Text segment:

□ □ □ □ □ □ □

# Concept Art Technic Dynamometric Tamper



## evoman (May 13, 2014)

Anyone tried one of these?

http://www.bellabarista.co.uk/concept-art-technic-dynamometric-tamper.html

The idea of having some calibrated control over tamping pressure is attractive...


----------



## coffeechap (Apr 5, 2012)

you would be better getting a better fitting tamper


----------



## CamV6 (Feb 7, 2012)

I had one. Pretty good and adjustable unlike the Espro one. The thread will just about accommodate a RB base

With hindsight however I'd say a quality tamper and a click mat would be better. There will come a time when you won't need calibrated help. If yiu buy this you'll then need to buy a new tamper, whereas with a good tamper and a click mat you can keep the tamper you are used to and sell on the much wanted click mat far more easily


----------



## johnealey (May 19, 2014)

or a click mat? (then allows different tampers inc better fitting ones)

□ □ □ □ □ □ □

Collected material:

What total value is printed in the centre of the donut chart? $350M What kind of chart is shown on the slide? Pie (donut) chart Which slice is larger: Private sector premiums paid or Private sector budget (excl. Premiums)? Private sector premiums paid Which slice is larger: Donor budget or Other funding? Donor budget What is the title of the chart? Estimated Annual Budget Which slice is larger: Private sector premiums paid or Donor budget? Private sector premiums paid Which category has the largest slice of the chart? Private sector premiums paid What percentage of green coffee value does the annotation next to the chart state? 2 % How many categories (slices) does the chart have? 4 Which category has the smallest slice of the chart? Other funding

□ □ □ □ □ □ □

To do:
1 – Transcribe the tamper thread from "I had one. Pretty" up to and including "(May 19, 2014)".
2 – Please go on with the forum thread about the dynamometric tamper, picking up after its last post.
The lines above can be left aside.

Answer set:
1 –
I had one. Pretty good and adjustable unlike the Espro one. The thread will just about accommodate a RB base

With hindsight however I'd say a quality tamper and a click mat would be better. There will come a time when you won't need calibrated help. If yiu buy this you'll then need to buy a new tamper, whereas with a good tamper and a click mat you can keep the tamper you are used to and sell on the much wanted click mat far more easily


----------



## johnealey (May 19, 2014)

2 –
John


----------



## evoman (May 13, 2014)

coffeechap said:


> you would be better getting a better fitting tamper


Better than a 58.5mm? I assumed this would be a pretty tight fit (if you mean fit of the tamper to the basket). I don't actually like the handles on these - I like something more ergonomic and preferably wood, but the pressure control looks interesting.


----------



## evoman (May 13, 2014)

Thanks for the suggestion of a click mat - I just looked into the option and might try one. That does seem like a better solution since I would like to keep the issue of a tamper separate.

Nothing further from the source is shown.